The second stage of signal processing was to process the speech-in-noise signals using a reverberation simulation. Reverberation was simulated using a MATLAB-based program developed and validated by [Zahorik (2009)], which produced binaural room response simulations. Briefly, the simulation used a three-dimensional image model ([Allen and Berkley, 1979]) to simulate early specular reflections within a hypothetical room. The simulated reflections were a computation of the directions, delays, and attenuations of different sound energy reflections across the frequency spectrum. The direct path and 500 early reflections were spatially rendered using nonindividualized head-related transfer functions. Late response modeling was constructed for each simulated ear using independent Gaussian noise samples. Separate decay functions were applied to six octave bands ranging from 125 to 4000 Hz derived from the Sabine equation ([Sabine, 1922]) to estimate the time required, in seconds, for the reflected acoustic energy to decrease by 60 dB after the offset of the source signal. Overall, this method provided experimental control and flexibility while producing reverberant signals that are accurate physical and perceptual approximations of those measured in real rooms ([Zahorik, 2009]).

In the current simulation, source–listener distance was fixed, whereas the room size and absorptive properties of the reflective surfaces were varied to produce a range of reverberation conditions. Source–listener distance was fixed at 1.4 m, which is a typical conversational distance. Both the speech and noise signals had the same source position. In the real world, larger rooms tend to produce longer reverberation times. To reflect this, the room size was increased incrementally with increasing reverberation time conditions. In total, four room conditions were simulated, exploring a range of reverberation conditions: one anechoic control condition (without any reverberation) and three experimental conditions (containing various amounts of reverberation). See [Table 1] for a summary of these conditions and the reverberation parameters.

REQUIRED ACTIONS:
a) Can you reproduce the reverberation simulation passage starting at "In the current" and ending at "the reverberation parameters.", substituting "room volume" for each instance of "room size"?
b) Can you carry on the reverberation simulation passage from its final sentence?

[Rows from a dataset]

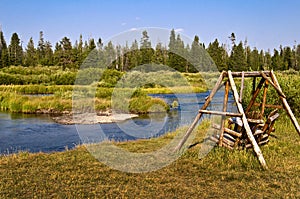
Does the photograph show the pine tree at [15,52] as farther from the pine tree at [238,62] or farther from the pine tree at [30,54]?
the pine tree at [238,62]

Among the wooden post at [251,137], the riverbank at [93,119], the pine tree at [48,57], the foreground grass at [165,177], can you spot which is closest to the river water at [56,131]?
the riverbank at [93,119]

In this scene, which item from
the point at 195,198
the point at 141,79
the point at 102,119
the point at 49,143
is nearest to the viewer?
the point at 195,198

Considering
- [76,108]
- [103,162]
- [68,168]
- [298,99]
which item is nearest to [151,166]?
[103,162]

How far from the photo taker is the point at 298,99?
16234 millimetres

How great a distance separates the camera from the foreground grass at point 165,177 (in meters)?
6.02

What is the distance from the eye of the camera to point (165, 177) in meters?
7.05

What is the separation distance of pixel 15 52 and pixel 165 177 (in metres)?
72.6

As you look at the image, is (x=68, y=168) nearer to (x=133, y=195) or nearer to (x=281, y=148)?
(x=133, y=195)

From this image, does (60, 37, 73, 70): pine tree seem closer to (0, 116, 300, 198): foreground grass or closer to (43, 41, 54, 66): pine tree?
(43, 41, 54, 66): pine tree

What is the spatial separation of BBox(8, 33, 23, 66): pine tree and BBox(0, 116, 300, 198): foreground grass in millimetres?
65916

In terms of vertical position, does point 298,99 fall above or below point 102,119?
above

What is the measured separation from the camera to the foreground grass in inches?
237

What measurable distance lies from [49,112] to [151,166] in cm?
2008

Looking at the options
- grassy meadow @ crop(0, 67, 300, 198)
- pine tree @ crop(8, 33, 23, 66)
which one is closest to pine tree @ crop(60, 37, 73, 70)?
pine tree @ crop(8, 33, 23, 66)
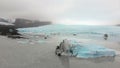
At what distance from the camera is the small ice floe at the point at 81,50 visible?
1.38 m

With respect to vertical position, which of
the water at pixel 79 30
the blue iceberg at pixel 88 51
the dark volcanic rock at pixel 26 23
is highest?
the dark volcanic rock at pixel 26 23

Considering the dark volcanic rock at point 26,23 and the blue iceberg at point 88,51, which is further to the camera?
the blue iceberg at point 88,51

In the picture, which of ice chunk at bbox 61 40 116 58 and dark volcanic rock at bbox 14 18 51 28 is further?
ice chunk at bbox 61 40 116 58

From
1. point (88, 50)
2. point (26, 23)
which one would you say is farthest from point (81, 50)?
point (26, 23)

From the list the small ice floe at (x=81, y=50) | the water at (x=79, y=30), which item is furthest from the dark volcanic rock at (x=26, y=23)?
the small ice floe at (x=81, y=50)

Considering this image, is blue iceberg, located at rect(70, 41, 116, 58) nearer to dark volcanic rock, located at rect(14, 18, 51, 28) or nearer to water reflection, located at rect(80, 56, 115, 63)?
water reflection, located at rect(80, 56, 115, 63)

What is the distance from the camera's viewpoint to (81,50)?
1.41 metres

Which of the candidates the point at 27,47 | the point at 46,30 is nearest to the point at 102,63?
the point at 46,30

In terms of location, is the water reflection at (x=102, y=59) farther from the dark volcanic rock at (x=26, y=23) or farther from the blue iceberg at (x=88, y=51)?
the dark volcanic rock at (x=26, y=23)

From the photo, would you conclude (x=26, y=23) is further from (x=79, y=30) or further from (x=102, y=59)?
(x=102, y=59)

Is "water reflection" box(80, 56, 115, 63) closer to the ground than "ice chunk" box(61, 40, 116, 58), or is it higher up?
closer to the ground

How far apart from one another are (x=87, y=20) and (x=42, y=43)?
331 mm

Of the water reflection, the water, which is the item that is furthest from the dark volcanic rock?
the water reflection

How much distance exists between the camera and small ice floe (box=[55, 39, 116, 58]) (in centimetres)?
138
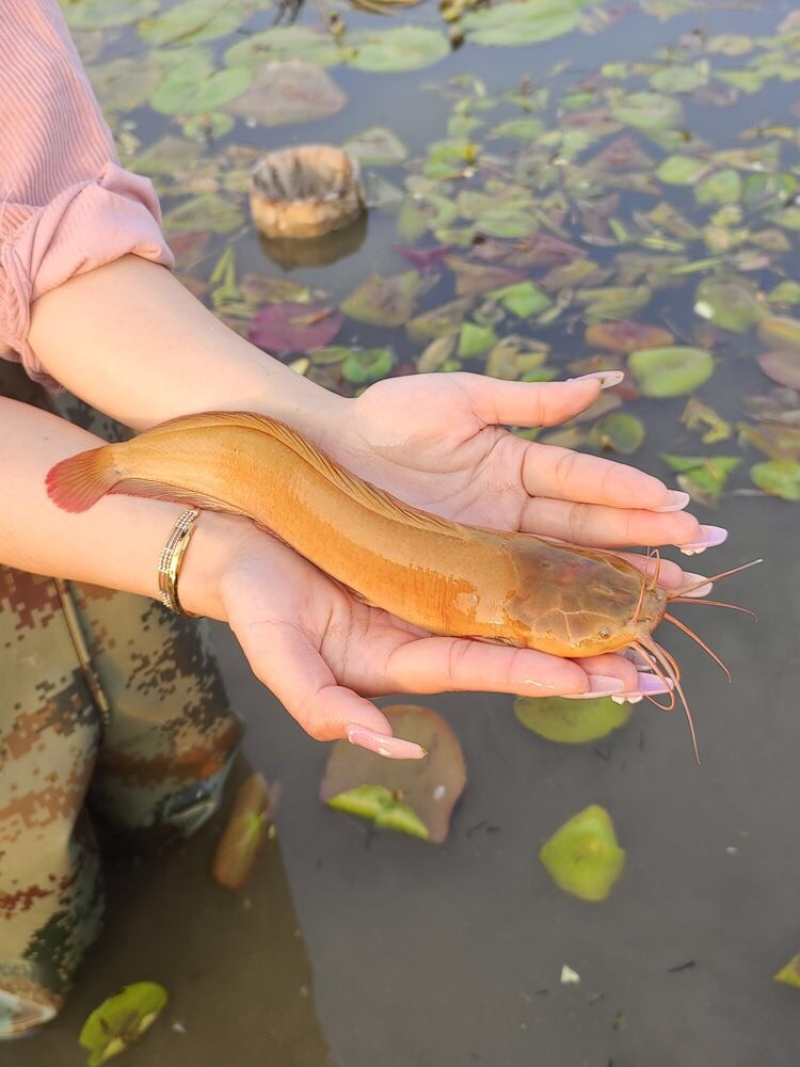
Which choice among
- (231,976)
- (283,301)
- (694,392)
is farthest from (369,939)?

ANSWERS FOR THIS EXERCISE:
a)
In the current simulation, source–listener distance was fixed, whereas the room volume and absorptive properties of the reflective surfaces were varied to produce a range of reverberation conditions. Source–listener distance was fixed at 1.4 m, which is a typical conversational distance. Both the speech and noise signals had the same source position. In the real world, larger rooms tend to produce longer reverberation times. To reflect this, the room volume was increased incrementally with increasing reverberation time conditions. In total, four room conditions were simulated, exploring a range of reverberation conditions: one anechoic control condition (without any reverberation) and three experimental conditions (containing various amounts of reverberation). See [Table 1] for a summary of these conditions and the reverberation parameters.

b)
Table 1

Simulation Condition Details for Each of the Room Conditions

Room Condition

Room Size (Length × Width × Height)

Reverberation Time (sec)

Clarity Index (C50)

Control

Free field

0.00

Room 1

5.7 m × 4.3 m × 2.6 m

0.75

7.79

Room 2

8.6 m × 6.5 m × 3.9 m

1.50

4.82

Room 3

12.9 m × 9.8 m × 5.9 m

3.00

6.21

Two metrics were used to quantify the degree of reverberant degradation: reverberation time and clarity index. Reverberation time was calculated as the time required for the impulse response to decay by 60 dB relative to its initial level averaged across octave bands from 125 to 4000 Hz. Longer reverberation times are typically indicative of greater reverberant degradation because reverberant energy persists for a longer duration. Clarity index was calculated as the logarithmic ratio of direct sound and early reflections arriving within the first 50 msec, to the late reflections arriving after 50 msec (e.g., [Martellotta, 2010]). A higher clarity index is expected to yield higher perceived clarity because there is less reflected energy to mask out the direct energy from subsequent speech portions. Both duration (reverberation time) and density (clarity index) quantifications may be important measures when it comes to how the reverberation will affect listener perception and interact with hearing aid processing.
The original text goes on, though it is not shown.